Oklahoma Gov. Kevin Stitt (R) signed a bill Friday that will ban the teaching of Critical Race Theory (CRT) in the state’s public schools.
CRT is a Marxist-based philosophy that embraces the concept that all social and cultural issues should be viewed through the lens of race and racial identity.
Critics of CRT say its emphasis on identity politics creates greater division, rather than unity.
Stitt said in a video statement on Twitter:
Now more than ever, we need policies that bring us together, not rip us apart. And as governor, I firmly believe that not one cent of taxpayer money should be used to define and divide young Oklahomans about their race or sex.

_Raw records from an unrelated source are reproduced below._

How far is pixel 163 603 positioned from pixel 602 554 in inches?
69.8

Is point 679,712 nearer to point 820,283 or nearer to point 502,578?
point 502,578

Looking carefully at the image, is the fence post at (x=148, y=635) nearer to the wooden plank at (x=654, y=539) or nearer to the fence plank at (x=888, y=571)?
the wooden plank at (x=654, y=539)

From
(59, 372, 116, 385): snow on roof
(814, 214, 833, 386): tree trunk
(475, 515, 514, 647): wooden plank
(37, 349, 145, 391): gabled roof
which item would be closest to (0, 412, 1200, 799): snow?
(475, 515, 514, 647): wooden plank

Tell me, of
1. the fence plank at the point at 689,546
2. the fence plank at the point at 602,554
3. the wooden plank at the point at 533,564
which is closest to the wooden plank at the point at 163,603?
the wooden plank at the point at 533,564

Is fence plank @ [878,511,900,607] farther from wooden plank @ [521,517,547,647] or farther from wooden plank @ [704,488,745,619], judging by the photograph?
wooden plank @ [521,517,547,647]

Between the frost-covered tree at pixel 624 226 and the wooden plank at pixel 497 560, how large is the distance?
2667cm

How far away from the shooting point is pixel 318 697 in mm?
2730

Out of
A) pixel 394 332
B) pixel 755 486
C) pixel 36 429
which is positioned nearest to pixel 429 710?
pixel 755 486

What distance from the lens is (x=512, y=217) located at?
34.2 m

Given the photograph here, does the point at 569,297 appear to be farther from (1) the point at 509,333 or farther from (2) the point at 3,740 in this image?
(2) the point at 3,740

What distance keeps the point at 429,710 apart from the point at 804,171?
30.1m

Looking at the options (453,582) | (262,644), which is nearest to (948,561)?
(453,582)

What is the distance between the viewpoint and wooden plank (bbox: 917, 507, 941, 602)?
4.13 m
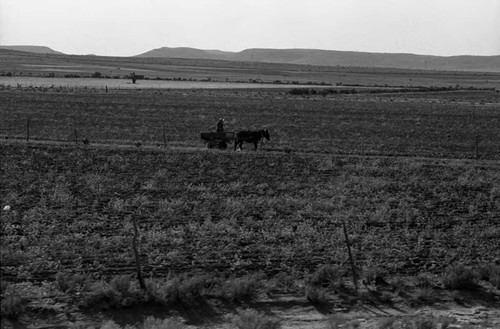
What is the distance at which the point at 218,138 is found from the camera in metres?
29.5

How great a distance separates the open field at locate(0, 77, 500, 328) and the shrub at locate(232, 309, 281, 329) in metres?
0.26

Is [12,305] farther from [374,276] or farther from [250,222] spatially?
[250,222]

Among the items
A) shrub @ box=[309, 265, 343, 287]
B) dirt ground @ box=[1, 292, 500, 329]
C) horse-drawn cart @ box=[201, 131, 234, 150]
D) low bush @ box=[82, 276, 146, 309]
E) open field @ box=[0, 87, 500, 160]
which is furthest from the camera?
open field @ box=[0, 87, 500, 160]

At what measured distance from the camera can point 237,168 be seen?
2525 centimetres

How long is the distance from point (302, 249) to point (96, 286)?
4.75 m

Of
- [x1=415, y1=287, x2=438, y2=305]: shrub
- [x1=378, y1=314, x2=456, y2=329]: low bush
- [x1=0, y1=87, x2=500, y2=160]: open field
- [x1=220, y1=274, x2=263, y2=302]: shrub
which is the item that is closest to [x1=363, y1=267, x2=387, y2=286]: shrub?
[x1=415, y1=287, x2=438, y2=305]: shrub

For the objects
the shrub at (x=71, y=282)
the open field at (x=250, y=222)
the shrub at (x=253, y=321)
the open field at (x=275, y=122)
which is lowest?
the open field at (x=275, y=122)

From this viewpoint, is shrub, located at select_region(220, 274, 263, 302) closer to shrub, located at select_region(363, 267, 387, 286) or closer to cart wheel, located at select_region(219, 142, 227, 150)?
shrub, located at select_region(363, 267, 387, 286)

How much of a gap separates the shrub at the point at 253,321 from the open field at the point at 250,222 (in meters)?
0.26

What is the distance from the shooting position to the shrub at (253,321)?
34.1 feet

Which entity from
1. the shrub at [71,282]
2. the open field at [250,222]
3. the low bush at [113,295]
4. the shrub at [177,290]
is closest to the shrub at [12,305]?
the open field at [250,222]

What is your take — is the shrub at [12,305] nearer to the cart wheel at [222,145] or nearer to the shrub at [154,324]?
the shrub at [154,324]

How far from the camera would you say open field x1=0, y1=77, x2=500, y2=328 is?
38.7 ft

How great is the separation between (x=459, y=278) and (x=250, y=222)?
5568mm
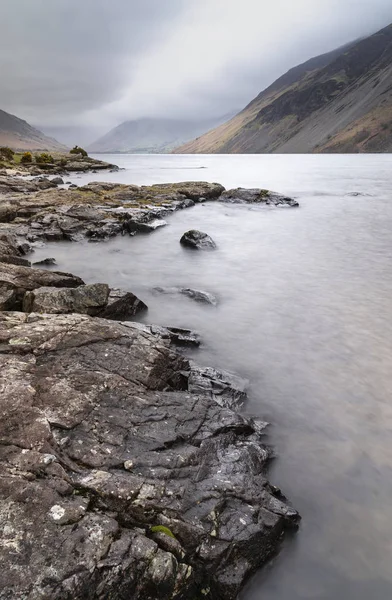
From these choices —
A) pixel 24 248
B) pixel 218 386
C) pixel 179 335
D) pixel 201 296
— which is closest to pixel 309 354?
pixel 218 386

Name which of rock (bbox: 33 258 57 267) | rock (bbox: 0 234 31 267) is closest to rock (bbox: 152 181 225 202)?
rock (bbox: 33 258 57 267)

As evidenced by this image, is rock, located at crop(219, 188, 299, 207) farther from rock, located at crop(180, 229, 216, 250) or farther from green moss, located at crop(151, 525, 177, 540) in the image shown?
green moss, located at crop(151, 525, 177, 540)

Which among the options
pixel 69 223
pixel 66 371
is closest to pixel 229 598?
pixel 66 371

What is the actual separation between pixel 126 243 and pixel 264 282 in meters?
11.2

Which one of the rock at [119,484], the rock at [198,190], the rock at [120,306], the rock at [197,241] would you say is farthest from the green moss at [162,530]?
the rock at [198,190]

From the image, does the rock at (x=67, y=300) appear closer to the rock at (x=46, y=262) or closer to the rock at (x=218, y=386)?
the rock at (x=218, y=386)

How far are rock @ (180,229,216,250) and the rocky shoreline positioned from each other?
50.5ft

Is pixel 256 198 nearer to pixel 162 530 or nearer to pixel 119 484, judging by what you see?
pixel 119 484

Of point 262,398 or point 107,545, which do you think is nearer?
point 107,545

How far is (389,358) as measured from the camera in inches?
403

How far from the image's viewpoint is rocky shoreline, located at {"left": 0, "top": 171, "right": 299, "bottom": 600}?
401cm

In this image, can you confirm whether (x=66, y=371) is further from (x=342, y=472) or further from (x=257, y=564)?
(x=342, y=472)

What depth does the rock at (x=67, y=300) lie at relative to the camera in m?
10.2

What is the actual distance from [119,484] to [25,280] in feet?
29.5
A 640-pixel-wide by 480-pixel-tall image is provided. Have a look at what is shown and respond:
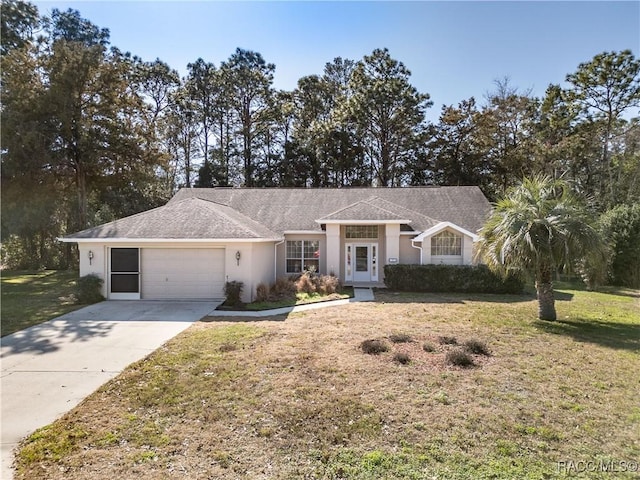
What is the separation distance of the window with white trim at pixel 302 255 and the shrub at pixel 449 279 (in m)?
4.03

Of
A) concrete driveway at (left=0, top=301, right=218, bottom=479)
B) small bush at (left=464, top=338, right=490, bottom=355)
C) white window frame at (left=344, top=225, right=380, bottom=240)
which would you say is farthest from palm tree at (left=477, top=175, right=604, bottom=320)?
concrete driveway at (left=0, top=301, right=218, bottom=479)

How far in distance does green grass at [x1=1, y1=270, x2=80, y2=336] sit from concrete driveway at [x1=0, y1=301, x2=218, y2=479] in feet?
2.42

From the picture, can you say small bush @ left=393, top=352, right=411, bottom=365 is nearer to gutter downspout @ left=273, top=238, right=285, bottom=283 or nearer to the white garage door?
the white garage door

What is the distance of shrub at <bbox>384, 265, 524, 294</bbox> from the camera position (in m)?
16.5

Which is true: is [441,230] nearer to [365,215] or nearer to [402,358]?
[365,215]

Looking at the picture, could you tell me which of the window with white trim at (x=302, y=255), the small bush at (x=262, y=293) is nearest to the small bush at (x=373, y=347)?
the small bush at (x=262, y=293)

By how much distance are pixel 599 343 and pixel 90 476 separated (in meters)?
10.6

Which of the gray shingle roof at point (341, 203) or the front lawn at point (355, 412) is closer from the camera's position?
the front lawn at point (355, 412)

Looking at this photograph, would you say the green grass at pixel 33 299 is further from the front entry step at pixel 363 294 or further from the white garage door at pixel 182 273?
the front entry step at pixel 363 294

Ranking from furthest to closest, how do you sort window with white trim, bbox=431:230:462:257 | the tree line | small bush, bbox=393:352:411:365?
the tree line, window with white trim, bbox=431:230:462:257, small bush, bbox=393:352:411:365

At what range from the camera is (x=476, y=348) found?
8195 millimetres

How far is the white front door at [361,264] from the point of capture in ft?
62.3

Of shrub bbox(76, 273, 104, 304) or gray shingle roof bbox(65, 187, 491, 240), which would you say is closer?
shrub bbox(76, 273, 104, 304)

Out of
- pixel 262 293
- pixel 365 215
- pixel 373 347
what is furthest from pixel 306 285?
pixel 373 347
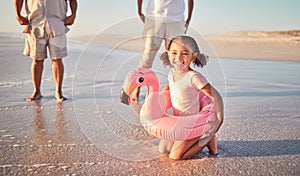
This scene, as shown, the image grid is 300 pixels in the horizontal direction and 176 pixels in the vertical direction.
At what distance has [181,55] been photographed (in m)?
2.11

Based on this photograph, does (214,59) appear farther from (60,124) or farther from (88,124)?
(60,124)

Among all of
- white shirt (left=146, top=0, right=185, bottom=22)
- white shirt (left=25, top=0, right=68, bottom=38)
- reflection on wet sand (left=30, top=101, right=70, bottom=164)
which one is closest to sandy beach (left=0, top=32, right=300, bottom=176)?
reflection on wet sand (left=30, top=101, right=70, bottom=164)

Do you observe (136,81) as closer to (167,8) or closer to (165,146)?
(165,146)

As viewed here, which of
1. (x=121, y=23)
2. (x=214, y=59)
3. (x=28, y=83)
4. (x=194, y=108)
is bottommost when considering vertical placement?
(x=28, y=83)

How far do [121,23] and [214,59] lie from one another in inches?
23.7

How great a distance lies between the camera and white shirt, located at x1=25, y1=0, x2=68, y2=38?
374cm

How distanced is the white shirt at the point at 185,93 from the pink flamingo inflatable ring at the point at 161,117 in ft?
0.18

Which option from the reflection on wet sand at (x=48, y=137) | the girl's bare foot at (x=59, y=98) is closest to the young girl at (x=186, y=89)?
the reflection on wet sand at (x=48, y=137)

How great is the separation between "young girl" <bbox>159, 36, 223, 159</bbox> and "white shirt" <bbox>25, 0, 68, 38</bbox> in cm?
192

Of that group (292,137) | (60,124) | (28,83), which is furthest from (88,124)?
(28,83)

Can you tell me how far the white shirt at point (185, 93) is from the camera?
2.12 metres

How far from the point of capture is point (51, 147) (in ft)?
7.74

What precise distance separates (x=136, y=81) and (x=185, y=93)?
301 mm

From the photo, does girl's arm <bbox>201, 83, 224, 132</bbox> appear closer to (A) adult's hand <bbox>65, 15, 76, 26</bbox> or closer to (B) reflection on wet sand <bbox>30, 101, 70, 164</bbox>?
(B) reflection on wet sand <bbox>30, 101, 70, 164</bbox>
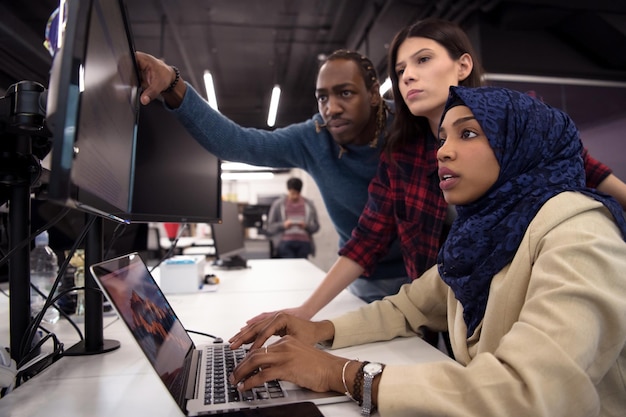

That is what this bill upholds for public education.
Stitt read from HB 1775: “No teacher shall require or make part of a course that one race or sex is inherently superior to another race or sex.”
He explained that while historic events such as the Oklahoma City bombing, the Tulsa Race Massacre, and the Oklahoma City lunch counter sit-ins, should be part of school curricula, they should be taught “without labeling a young child as an oppressor or requiring he or she feel guilt or shame, based on their race or sex.”
The governor continued:
I refuse to tolerate otherwise during a time when we are already so polarized. We cannot revert to 100-year-old thinking, that a person is any less valuable, or inherently racist by the color of their skin. Martin Luther King spoke of a day when people in America would be judged not by the color of their skin, but by the content of their character. House Bill 1775 codifies that concept, that so many of us believe in our hearts, including me, and as governor, I will not stand for publicly funded K through 12 schools, training impressionable minds to define themselves by their sex or their race.
Democrats said the bill was unnecessary, reported the Associated Press.
“It is more than divisive,” said Alicia Andrews, chairperson of the Oklahoma Democratic Party. “It is exclusive and it acts to erase the existence of segments of our population.”
The report noted the Tulsa Race Massacre Centennial Commission also asked Stitt to veto the bill.